* **TEXTE RETENU**

=======

L’homme qui ne savait rien

Un businessman inculpé de complicité de génocide : il vendit naguère à l’Irak des produits qui servirent à fabriquer des armes chimiques.

Publié le 5 décembre 2005 Lecture : 3 minutes.

« Frans Cornelis Adrianus Van Anraat est un ressortissant des Pays-Bas, né à Den Helder le 9 août 1942. De sexe masculin, il mesure 178 centimètres et a les cheveux grisonnants. Il porte des lunettes et peut-être s’est-il laissé pousser la barbe. Il parle néerlandais, italien et anglais. Au cours des dernières années, il s’est rendu en Suisse, en Italie et aux Pays-Bas. Il se trouve à présent à Bagdad, en Irak. »
C’est en ces termes que le FBI décrivait il y a quelques années le seul Néerlandais à s’être jamais hissé dans ce hit-parade du crime que constitue sa Most-Wanted List. Les autorités judiciaires américaines avaient établi qu’il était impliqué dans quatre livraisons de thiodiglycol, un produit de base du gaz moutarde, des États-Unis vers l’Europe. Le thiodiglycol avait ensuite été livré aux Irakiens. Van Anraat, qui était à la tête de onze sociétés établies dans divers pays, avait été arrêté en 1989 en Italie, mais il avait fui vers l’Irak – d’où sa présence sur la liste du FBI – et y était resté jusqu’en 2003, date à laquelle il était revenu aux Pays-Bas. Pour des raisons inexpliquées, les États-Unis avaient retiré en 2000 leur demande d’extradition. De ce fait, les autorités néerlandaises n’avaient pas de base juridique pour l’arrêter.

=======

* **DONNÉES RECUEILLIES**
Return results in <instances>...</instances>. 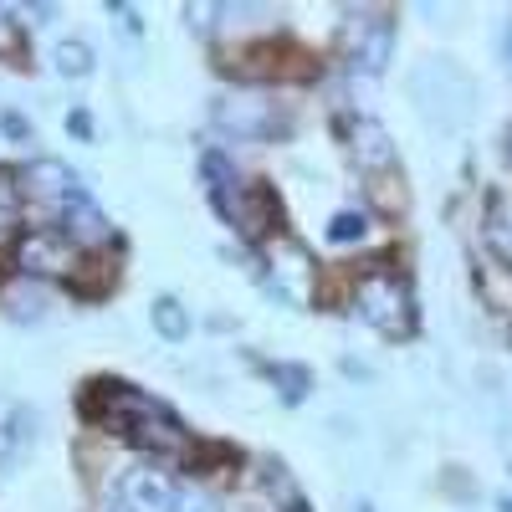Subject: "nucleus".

=======

* **EXERCICES**
1. Traduisez en anglais cette phrase de l'article sur Frans Van Anraat : « Pour des raisons inexpliquées, les États-Unis avaient retiré en 2000 leur demande d'extradition. »
2. Poursuivez l'article sur Frans Van Anraat à partir de sa dernière phrase.

* **RÉPONSES ATTENDUES**
1. For unexplained reasons, the United States had withdrawn its extradition request in 2000.

2.
Les nouveaux ennuis judiciaires du négociant ont commencé en 2004 lorsqu’il fut nommément mis en cause, devant un responsable néerlandais, par un responsable irakien du programme d’armements chimiques. Le 6 décembre de cette même année, la police néerlandaise put l’arrêter à son domicile. Selon le procureur spécial pour les crimes de guerre, Frans Van Anraat aurait fourni dès 1984 des produits utilisés par Saddam Hussein pour fabriquer des armes chimiques, lesquelles furent par la suite effectivement utilisées, notamment lors du massacre de Kurdes à Halabja en 1988.
Van Anraat est la première personne à passer en jugement aux Pays-Bas pour « complicité de génocide », alors que la loi qui en traite date de l’immédiat après-guerre et n’a donc pas été utilisée une seule fois en soixante ans. Beaucoup de Néerlandais ont du mal à croire que cet homme d’apparence banale, qui se définit comme un homme d’affaires comme les autres, puisse avoir commis le crime le plus grave en droit international. Et pourtant, les faits sont accablants.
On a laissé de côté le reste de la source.